The first step toward practical, prudential judgments on abortion law is to relax or reverse Roe v. Wade. Such a decision by the Supreme Court would not forbid abortion; it would only return the regulation of abortion to the states and so make possible the practical, prudential political judgments Cort seems to favor. To hasten that day, it will be necessary to deny votes to candidates of either party who refuse to stand against abortion or who turn out to be the kind of waffler that George Bush may be. Anything else will only entrench in American law the present situation of abortion on demand.
Jerry C. Stanaway
Elmhurst, Illinois
Regarding John C. Cort’s December column, I was not the least bit impressed with his uncritical acceptance of Michael Dukakis’s statement that he opposes abortion personally. When one looks at Dukakis’s background, it would appear that he is actually personally in favor of abortion.
As a Massachusetts legislator in 1970, Dukakis introduced a bill to legalize abortion — three years before Roe v. Wade. Four times as governor he vetoed legislation or a state budget simply because it contained restrictions on abortion funding. In 1986 he was the keynote speaker at an abortion rights “celebration.” If Dukakis is personally opposed to abortion, why has he generally acted like a rabid, hardcore pro-abortion activist?
Moreover, Dukakis’s devotion to the pro-abortion cause seems to be stronger than his devotion to liberalism in general. He chose conservative Lloyd Bentsen as his running mate, who disagreed with Dukakis on most issues but shared his support for abortion.
Prof. Philip E. Devine
North Easton, Massachusetts
More on Allan Bloom
Perhaps the best place to begin my reply to Mark C. Henrie’s letter defending Allan Bloom (Dec.) is with Socrates. I do not argue: (1) Socrates is a secret atheist; (2) Bloom sees himself as a modern Socrates; therefore, (3) Bloom is an atheist. I take Socrates at his word when he claims to have been inspired by the god of Delphi, though what exactly this means is something of a riddle (or perhaps a mystery). My point is that Bloom regards Socrates as an atheist, and for that reason, cut off from the moral and political, as well as the religious, concerns of ordinary folk.
In my article on Bloom (Oct.), I emphasize the difference between a genteel nihilist such as Bloom and the crude nihilists who support slogans such as “Hey, hey, ho, ho. Western culture’s gotta go.” I ought to have noted the difference between the covert nihilism espoused by Bloom and the bluff nihilism of someone like Richard Rorty, who somehow expects to defend democracy on nihilistic premises.

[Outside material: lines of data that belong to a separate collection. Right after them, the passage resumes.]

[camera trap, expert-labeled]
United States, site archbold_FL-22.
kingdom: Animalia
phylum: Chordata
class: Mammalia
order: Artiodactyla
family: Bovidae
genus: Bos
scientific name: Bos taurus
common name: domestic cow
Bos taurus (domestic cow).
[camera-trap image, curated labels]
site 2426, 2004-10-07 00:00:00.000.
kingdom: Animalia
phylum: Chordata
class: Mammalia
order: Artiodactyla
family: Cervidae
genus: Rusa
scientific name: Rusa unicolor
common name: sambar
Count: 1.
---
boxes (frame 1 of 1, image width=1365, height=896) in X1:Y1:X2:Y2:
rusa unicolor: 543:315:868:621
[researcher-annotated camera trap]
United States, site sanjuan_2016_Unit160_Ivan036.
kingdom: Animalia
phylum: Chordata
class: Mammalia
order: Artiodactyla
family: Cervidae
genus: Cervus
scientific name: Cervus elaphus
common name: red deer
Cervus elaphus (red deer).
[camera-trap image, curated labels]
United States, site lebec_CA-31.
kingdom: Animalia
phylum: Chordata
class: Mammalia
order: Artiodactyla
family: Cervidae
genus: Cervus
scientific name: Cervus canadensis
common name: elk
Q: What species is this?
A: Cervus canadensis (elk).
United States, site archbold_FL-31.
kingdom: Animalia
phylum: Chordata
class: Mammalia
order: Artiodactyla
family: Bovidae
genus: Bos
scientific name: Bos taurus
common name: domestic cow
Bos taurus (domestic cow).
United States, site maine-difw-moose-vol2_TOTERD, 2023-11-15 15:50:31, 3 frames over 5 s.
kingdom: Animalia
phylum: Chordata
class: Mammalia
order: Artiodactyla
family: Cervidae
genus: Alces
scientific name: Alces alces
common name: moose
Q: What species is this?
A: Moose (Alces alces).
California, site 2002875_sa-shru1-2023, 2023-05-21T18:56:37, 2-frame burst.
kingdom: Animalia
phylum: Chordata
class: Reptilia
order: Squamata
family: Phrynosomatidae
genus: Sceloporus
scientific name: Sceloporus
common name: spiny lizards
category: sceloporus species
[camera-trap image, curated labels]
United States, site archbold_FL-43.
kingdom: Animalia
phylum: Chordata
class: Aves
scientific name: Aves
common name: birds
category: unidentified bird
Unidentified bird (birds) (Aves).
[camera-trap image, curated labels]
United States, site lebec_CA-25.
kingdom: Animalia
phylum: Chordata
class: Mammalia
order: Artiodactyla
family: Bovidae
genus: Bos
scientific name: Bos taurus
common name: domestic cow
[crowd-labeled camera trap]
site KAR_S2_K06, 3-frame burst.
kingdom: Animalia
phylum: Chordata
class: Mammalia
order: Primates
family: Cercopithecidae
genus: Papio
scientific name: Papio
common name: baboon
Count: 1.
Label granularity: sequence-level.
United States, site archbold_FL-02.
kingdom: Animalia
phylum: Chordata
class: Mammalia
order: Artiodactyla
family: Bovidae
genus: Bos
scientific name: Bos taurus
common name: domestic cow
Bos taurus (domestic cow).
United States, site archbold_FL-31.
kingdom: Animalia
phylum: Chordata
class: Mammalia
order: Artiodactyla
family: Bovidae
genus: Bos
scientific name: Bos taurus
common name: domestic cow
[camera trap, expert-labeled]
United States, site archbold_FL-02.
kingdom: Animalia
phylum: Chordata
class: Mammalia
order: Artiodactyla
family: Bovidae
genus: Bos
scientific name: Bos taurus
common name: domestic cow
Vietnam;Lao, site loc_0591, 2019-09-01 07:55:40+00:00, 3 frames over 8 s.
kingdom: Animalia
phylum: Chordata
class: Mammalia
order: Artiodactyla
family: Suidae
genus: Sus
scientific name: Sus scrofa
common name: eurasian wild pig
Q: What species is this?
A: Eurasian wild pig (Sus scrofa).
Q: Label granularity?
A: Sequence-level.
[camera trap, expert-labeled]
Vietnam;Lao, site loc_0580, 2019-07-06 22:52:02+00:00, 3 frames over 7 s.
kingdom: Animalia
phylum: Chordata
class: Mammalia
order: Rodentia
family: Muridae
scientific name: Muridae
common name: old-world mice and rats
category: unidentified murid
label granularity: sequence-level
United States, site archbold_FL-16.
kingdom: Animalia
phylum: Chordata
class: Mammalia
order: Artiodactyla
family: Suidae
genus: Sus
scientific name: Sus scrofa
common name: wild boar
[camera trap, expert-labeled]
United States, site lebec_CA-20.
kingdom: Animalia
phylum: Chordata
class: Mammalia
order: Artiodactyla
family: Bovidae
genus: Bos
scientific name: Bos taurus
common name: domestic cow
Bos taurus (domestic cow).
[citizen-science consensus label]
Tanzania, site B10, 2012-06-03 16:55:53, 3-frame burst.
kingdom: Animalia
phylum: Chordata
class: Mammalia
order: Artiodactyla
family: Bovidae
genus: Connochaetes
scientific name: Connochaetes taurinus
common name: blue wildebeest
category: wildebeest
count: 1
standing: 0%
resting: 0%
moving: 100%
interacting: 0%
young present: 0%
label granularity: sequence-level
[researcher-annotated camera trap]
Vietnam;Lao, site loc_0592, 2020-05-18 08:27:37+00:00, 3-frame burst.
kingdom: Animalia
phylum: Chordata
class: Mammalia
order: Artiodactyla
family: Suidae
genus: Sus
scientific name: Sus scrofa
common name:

As for secret writing, I do not insist on the phrase “lies dressed up in rhetoric.” It suffices that Bloom’s book contains two messages, one for the masses and a very different one for the inner circle. It seems a fair presumption that those who find secret writing in the classics of the Western tradition are prepared to indulge in it themselves. And there is no point doing so unless one has something to say that is deeply offensive to those whose support one desires.